You and your people should be able to understand that. Because we know you. We have spoken to you. And especially we know how you are when you are out campaigning during an election, even more so when you are in the opposition. We know you use Signal, we know you use WhatsApp, we know you use Telegram because you have told us so. And we know you use those communications because you believe them to be secure. You trust that your own government cannot read your messages and you trust foreign governments cannot either. So when you go about saying terrorists should have no place to hide, remember to tell us where you are planning on hiding when you will need to organise your own electoral campaign. Then tell us where activists in other countries should go to hide when they are running theirs.

And you should know that the public agrees with you and us on this matter. In one survey, two thirds of European voters “agree they should be able to encrypt their messages and calls, so they are only read by the recipient.” This is actually a good thing and you should celebrate that. So please don’t dumb down your statements about encryption — because you make people think they want to be less secure.

If you actually want to fix something and make security better, we have some ideas for you to consider.
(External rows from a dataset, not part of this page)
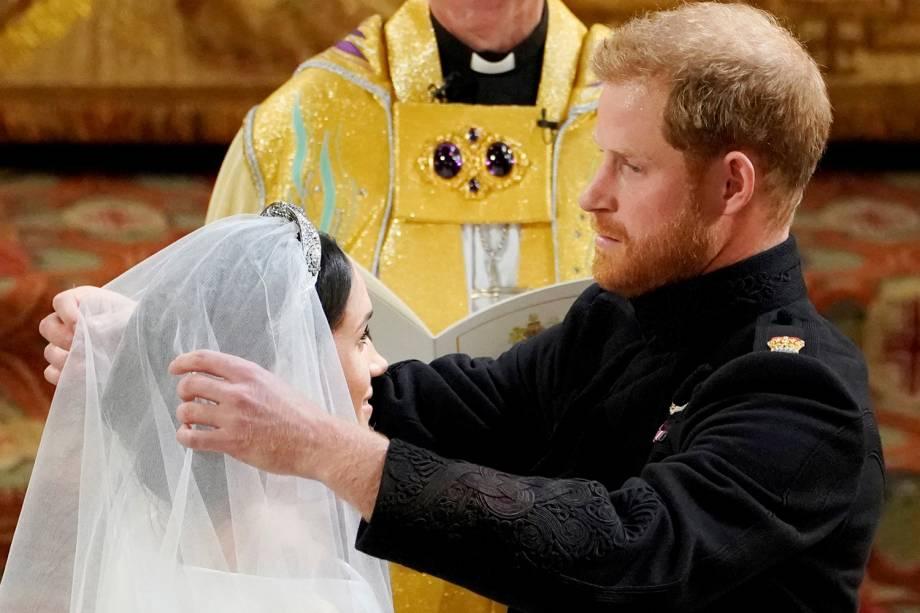 O príncipe Harry tira o véu que cobre o rosto de Meghan - 19/05/2018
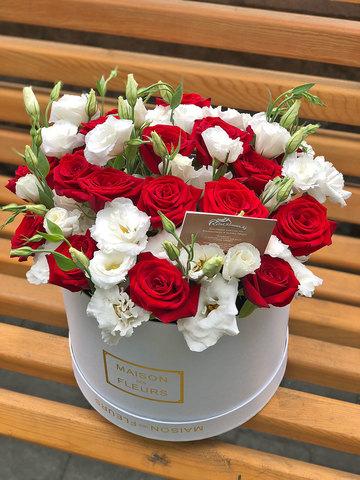 Бархатные розы с лизиантусом в коробке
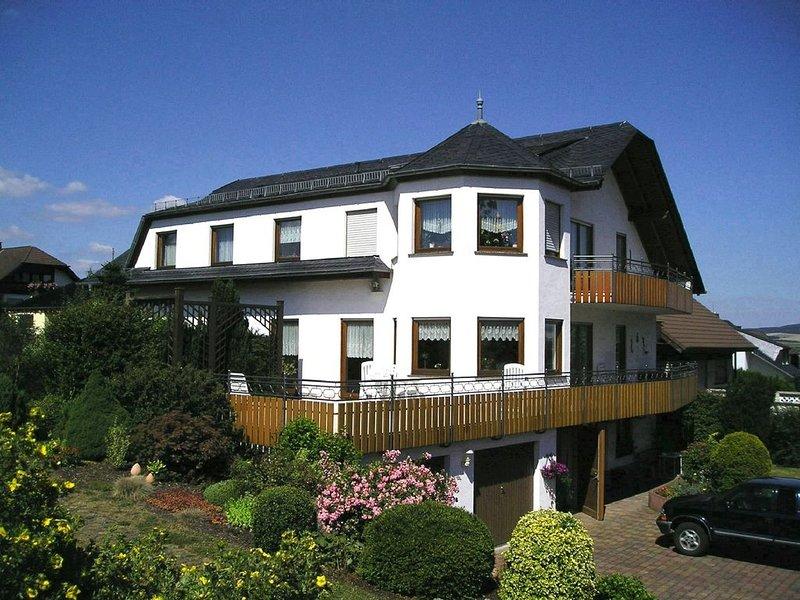 Gemütliche 4* Parterre-Wohnung in der Nähe der Loreley, holiday rental in Miehlen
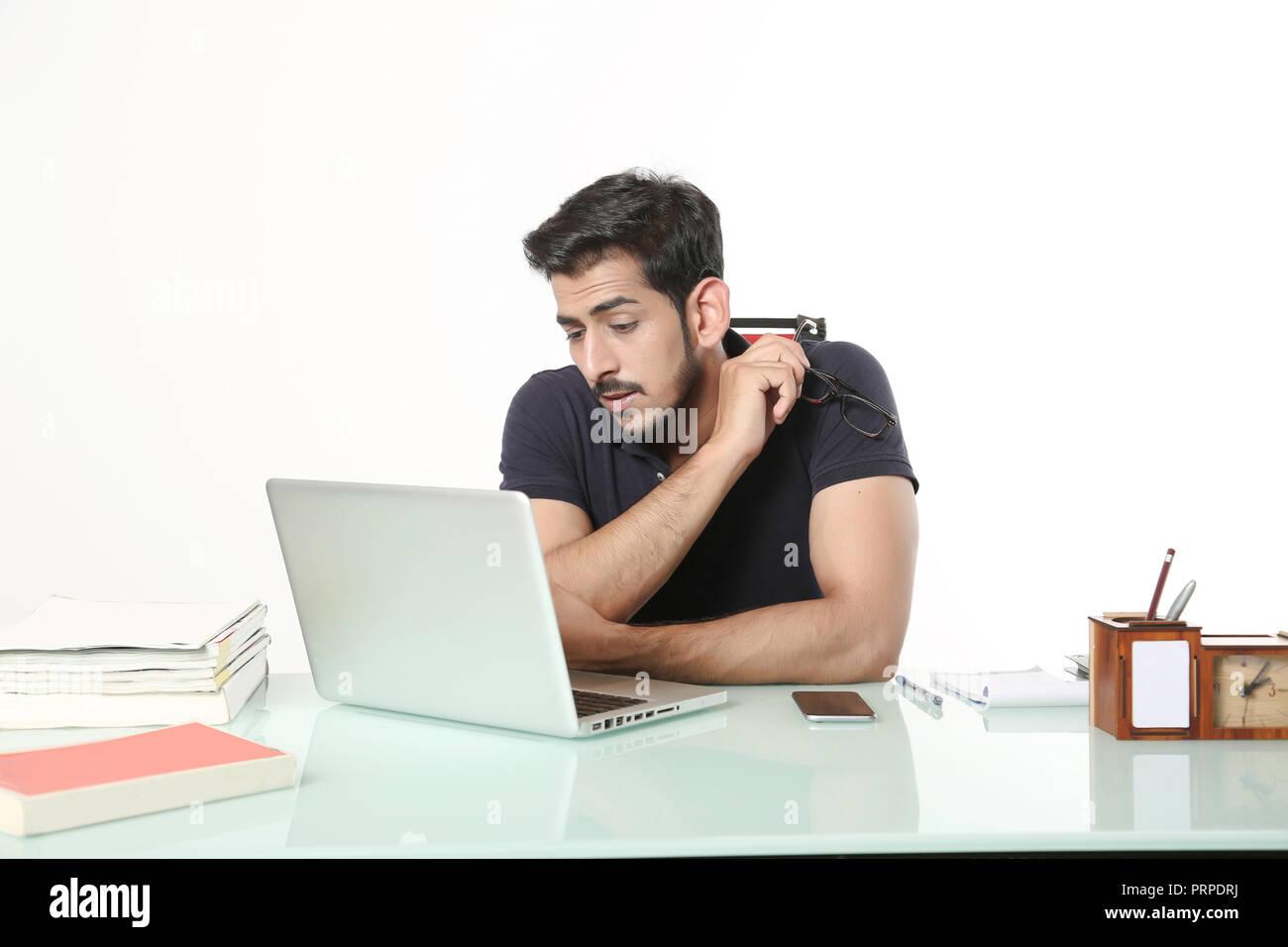 debac0299e L'homme est à la recherche de travail ordinateur portable assis sur la  chaise dans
At the moment, your government spends a lot of money on destabilising security. You hack companies, infrastructure, and devices. You even demand the creation of data on innocent activities, compel its storage, and demand companies to identify suspicious activities, and these very same companies get hacked. Your government identifies vulnerabilities in the systems we use every day, hoard them, and then they get leaked. If only you thought more about security in a defensive way then your government wouldn’t be such a threat to the stability and safety of the internet.
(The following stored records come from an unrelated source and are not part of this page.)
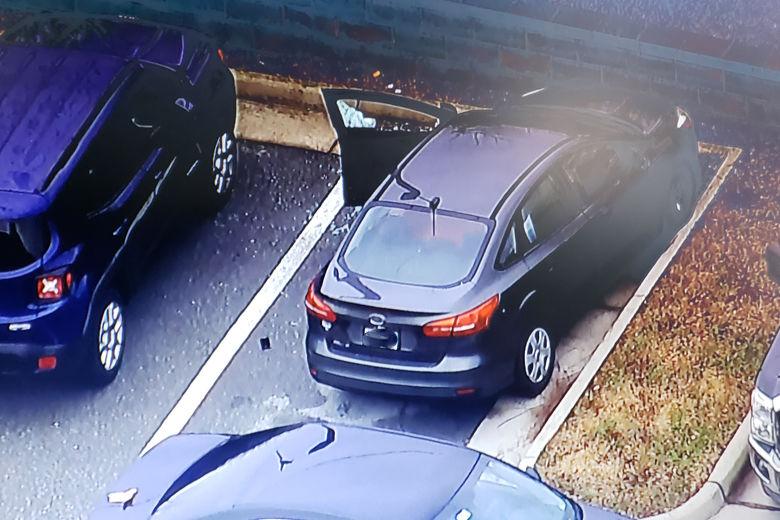 Car at Lovettsville post office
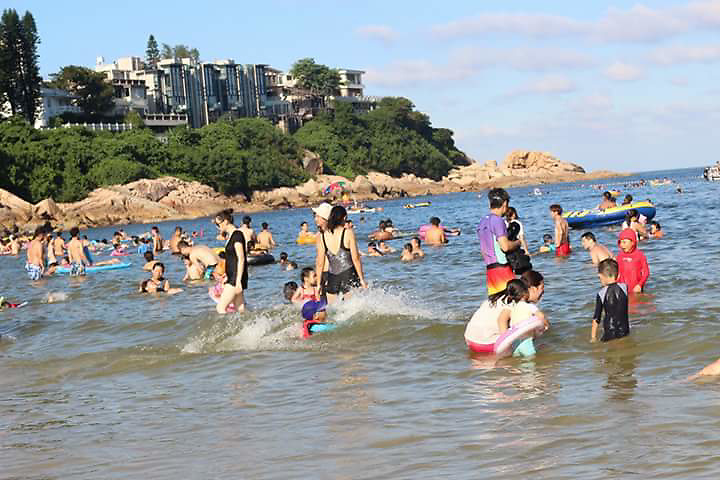 Shek O Beach by Nur Chamimah. <br />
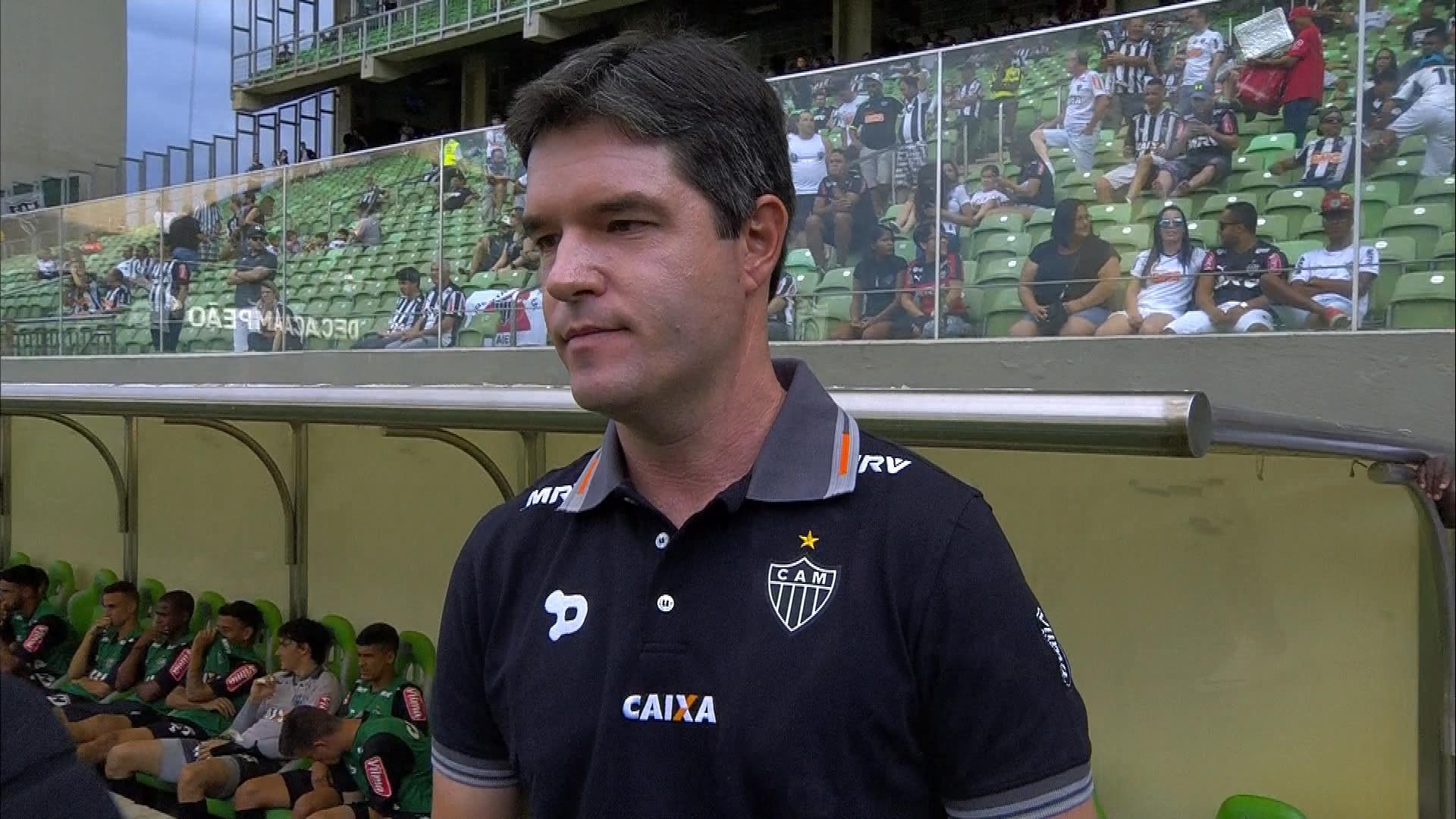 cab8ed8f3310f Giacomini vê Galo desentrosado e já tem estratégia para final contra Grêmio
Let’s also remember your government’s agencies already have access to vast amounts of data. Nearly every interaction we undertake in modern life generates a data trail. You should be spending time ensuring that this data trail is minimised so that people are not at risk of fraud and other forms of criminality. But your government’s officials have been focusing on ensuring you have vast access to this data, because your regulators have failed to prevent companies from creating vast mines of this data for commercial exploitation. So vast data exists, and companies practically anywhere will respond to your kind (and lawful) requests for the data.

So have a think about what you should be doing instead:

  • advocate for strong encryption: remember that in the age of the Internet of Things, we will more than ever need a secure internet. If you want your country to lead the way on positive innovations — and not security disasters — this is going to be the side you will need to root for.
  • forget about the worn-out security vs privacy dichotomy. Encryption is about security. There doesn’t have to be national security on one side and information security on the other. There are just good and bad security practices, and we all need good security.
  • encourage the deployment of defensive security and privacy by design within your government, by companies and individuals. All your taxpayers deserve privacy and good security.
  • don’t be a threat to safety. Don’t give bad ideas to other governments who will use these powers for ever more nefarious purposes.

Information security is hard. Doing it well is in everybody’s interests. If done right, it will make our societies, economies, infrastructure safer. It can protect privacy. It may enhance autonomy. Be on this side of the debate. We need you. The future needs you.